17. Mai 2003, Stadtverband

von Karl-Heinz Wiel zum Artikel “Ratsmitglied müsste Vorsitz niederlegen” in der Kölnischen Rundschau, 16.5.2003

 

Soweit sind wir schon. Jetzt schießt sich der Wesselinger Fraktionsführer der SPD, Hans Mauel – eigentlich ein besonnener Zeitgenosse – auf Selbständige und Freiberufler ein. Seine Forderung, dass aus Befangenheitsgründen diese Berufssparte vom Ausschussvorsitz ausgeschlossen werden sollte, ist absurd. Natürlich müssen und werden Unternehmer, die sich an Ausschreibungen beteiligen, den strengen Vergaberichtlinien unterziehen müssen.

Wo leben wir eigentlich? Sollten eventuell nur noch Arbeitnehmer und Gewerkschaftler in den städtischen Gremien vertreten sein? Auch Selbständige und Freiberufler müssen sich in ihren Parteien mühsam für gewisse Ämter qualifizieren. Wenn nun ein Unternehmer als Vorsitzender eines Ausschusses berufen wird, zeugt das sicherlich von Sachkenntnis und Kompetenz. Eben diese Sachkenntnis dieser Berufsgruppen wird, auch von der Opposition, immer wieder gerne und dankend angenommen.

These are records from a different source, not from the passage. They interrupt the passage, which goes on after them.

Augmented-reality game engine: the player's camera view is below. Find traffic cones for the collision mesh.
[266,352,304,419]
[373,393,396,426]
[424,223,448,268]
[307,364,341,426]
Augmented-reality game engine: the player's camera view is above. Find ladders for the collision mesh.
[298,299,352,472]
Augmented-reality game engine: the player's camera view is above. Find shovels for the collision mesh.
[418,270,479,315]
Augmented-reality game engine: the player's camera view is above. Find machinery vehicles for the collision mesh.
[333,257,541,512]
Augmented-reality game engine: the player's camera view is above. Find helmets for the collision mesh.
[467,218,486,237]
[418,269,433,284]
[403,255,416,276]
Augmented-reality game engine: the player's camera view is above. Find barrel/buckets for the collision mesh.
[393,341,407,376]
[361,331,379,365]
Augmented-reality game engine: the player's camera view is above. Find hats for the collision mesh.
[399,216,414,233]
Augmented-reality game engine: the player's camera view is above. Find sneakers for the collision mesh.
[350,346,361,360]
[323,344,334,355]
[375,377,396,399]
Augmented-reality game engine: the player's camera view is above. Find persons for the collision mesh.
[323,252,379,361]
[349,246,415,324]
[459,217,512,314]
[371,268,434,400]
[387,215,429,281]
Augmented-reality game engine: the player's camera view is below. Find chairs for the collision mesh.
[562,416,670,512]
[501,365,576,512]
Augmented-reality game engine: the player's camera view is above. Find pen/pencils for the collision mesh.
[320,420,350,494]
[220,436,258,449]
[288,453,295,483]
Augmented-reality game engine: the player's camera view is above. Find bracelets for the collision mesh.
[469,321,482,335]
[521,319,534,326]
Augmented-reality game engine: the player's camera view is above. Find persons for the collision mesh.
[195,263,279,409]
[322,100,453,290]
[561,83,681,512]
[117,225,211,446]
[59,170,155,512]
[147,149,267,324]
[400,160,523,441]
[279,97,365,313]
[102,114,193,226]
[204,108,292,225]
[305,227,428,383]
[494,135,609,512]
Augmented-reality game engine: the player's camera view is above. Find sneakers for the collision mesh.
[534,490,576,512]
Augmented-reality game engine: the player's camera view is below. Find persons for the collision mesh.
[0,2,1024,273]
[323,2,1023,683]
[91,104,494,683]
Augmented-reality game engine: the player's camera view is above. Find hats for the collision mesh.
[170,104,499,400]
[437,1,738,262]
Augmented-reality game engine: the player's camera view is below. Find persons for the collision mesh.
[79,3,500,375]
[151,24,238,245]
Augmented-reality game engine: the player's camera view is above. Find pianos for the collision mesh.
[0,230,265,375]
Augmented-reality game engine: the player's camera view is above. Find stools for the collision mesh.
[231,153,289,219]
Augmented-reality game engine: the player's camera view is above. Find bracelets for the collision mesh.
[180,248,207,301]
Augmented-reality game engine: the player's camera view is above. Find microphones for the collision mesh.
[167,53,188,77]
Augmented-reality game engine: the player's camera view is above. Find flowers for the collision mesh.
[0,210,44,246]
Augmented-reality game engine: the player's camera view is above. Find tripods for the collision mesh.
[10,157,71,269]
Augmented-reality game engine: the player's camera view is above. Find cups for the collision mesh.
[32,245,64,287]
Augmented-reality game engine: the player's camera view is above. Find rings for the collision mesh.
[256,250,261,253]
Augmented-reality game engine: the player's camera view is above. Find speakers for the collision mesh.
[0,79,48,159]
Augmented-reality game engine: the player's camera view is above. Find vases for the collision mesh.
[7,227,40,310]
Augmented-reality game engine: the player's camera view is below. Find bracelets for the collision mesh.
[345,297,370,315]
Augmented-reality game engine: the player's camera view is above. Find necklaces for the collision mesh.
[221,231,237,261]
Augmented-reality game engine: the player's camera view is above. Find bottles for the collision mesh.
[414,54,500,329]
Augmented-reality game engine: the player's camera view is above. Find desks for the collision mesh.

Jetzt, da die Kommunalwahlen näher rücken, werden altbekannte Fronten wieder aufgebaut. Ist es nicht allmählich an der Zeit, in diesen schwierigen wirtschaftlichen Zeiten dieses Klischeedenken abzubauen? Was wir brauchen, sind noch mehr Menschen, die unternehmerisch und risikobereit in den städtischen Gremien tätig sind. Wir brauchen weniger Bedenkenträger, die abgesichert am staatlichen Tropf hängend die Hauptaufgabe darin sehen, das erwirtschaftete Geld gleichmäßig zu verteilen.